Les entreprises de télécommunications ont introduit un recours en justice contre la décision judiciaire ordonnant la coupure de l’accès à Internet aux plateformes de paris en ligne basées à l’étranger. Ces sites reçoivent des transferts financiers de Marocains résidant au Royaume et participant à des opérations de paris organisées par des plateformes dont l’activité demeure non conforme à la législation marocaine.
Dans son édition du lundi 19 janvier, le quotidien Assabah indique que l’opérateur Orange a été le premier à introduire un recours en appel contre l’ordonnance imposant la suspension de l’accès à Internet à ces sites de paris au regard du droit marocain. Il a été suivi par Maroc Telecom, acteur historique et pilier du secteur des télécommunications au Maroc, qui a engagé la même démarche judiciaire.
Les avocats des deux opérateurs ont présenté plusieurs moyens de défense, mettant en avant en premier lieu le principe de neutralité de l’Internet. Celui-ci impose aux fournisseurs d’accès de garantir des réseaux ouverts et accessibles à tous, sans discrimination, et leur interdit de bloquer, de ralentir ou de restreindre l’accès à des contenus, applications ou services circulant sur leurs réseaux. Les opérateurs ont ainsi rappelé que leur rôle se limite à l’acheminement du trafic, sans intervention sur la nature des contenus consultés par les utilisateurs.
Les conseils juridiques ont également soulevé des arguments techniques, soulignant la complexité, voire l’impossibilité pratique, de bloquer de manière ciblée l’accès à certains sites Internet sans provoquer de perturbations majeures de la qualité et de la continuité du service. «Une telle opération pourrait entraîner des dysfonctionnements affectant le débit et la stabilité du réseau, au détriment de l’ensemble des abonnés», relève Assabah.
Par ailleurs, les opérateurs ont insisté sur le caractère facilement contournable des dispositifs de blocage envisagés. Le recours massif aux réseaux privés virtuels (VPN) permet en effet aux utilisateurs de masquer leur localisation et d’accéder aux plateformes concernées malgré les restrictions, rendant toute mesure de coupure à la fois inefficace et disproportionnée.
De son côté, la Société marocaine des jeux estime que l’activité de ces plateformes étrangères constitue une infraction à la législation nationale. «Elle rappelle que les textes en vigueur lui confèrent l’exclusivité de l’organisation des paris sur le territoire national et que l’intégralité de ses recettes, après déduction des frais de gestion, est reversée au Fonds national pour le développement du sport», note Assabah.
Partant de ce constat, la société a demandé la suspension de l’accès à ces plateformes depuis le Maroc, arguant de la difficulté d’appliquer des mesures coercitives à des opérateurs établis à l’étranger. Cette situation l’a conduite à saisir la justice en référé afin d’obtenir une injonction contraignant les fournisseurs d’accès à Internet à installer des barrières techniques empêchant les résidents marocains d’accéder à ces sites.

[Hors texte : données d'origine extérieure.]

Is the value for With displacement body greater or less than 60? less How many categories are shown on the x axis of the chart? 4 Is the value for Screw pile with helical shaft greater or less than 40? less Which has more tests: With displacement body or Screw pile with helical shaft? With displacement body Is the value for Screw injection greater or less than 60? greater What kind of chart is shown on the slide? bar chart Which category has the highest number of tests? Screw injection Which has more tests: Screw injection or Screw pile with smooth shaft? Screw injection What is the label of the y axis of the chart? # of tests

La Société marocaine des jeux a également rappelé que les opérateurs de télécommunications sont soumis à des obligations prévues dans les cahiers des charges sur la base desquels leurs licences ont été délivrées par l’autorité de régulation, représentée par l’Agence nationale de réglementation des télécommunications, notamment celle de se conformer aux décisions de justice.
Elle a par ailleurs avancé des chiffres relatifs aux flux financiers générés par ces plateformes illégales, estimant que les montants transférés atteignent près de 3,5 milliards de dirhams par an. Selon elle, cette situation priverait l’État de recettes évaluées à environ 700 millions de dirhams, dont 500 millions destinés au Fonds national pour le développement du sport et 200 millions correspondant à des recettes fiscales pour le Trésor public.
La société souligne enfin que l’activité des plateformes de paris non autorisées a connu une forte croissance depuis la période de confinement liée à la pandémie de Covid-19. Cette expansion s’est traduite par un élargissement significatif du nombre de parieurs, affectant sensiblement les revenus de l’opérateur public, dans un contexte où les opérateurs télécoms plaident pour une approche respectant à la fois les principes fondamentaux de l’Internet et les contraintes techniques de leurs réseaux.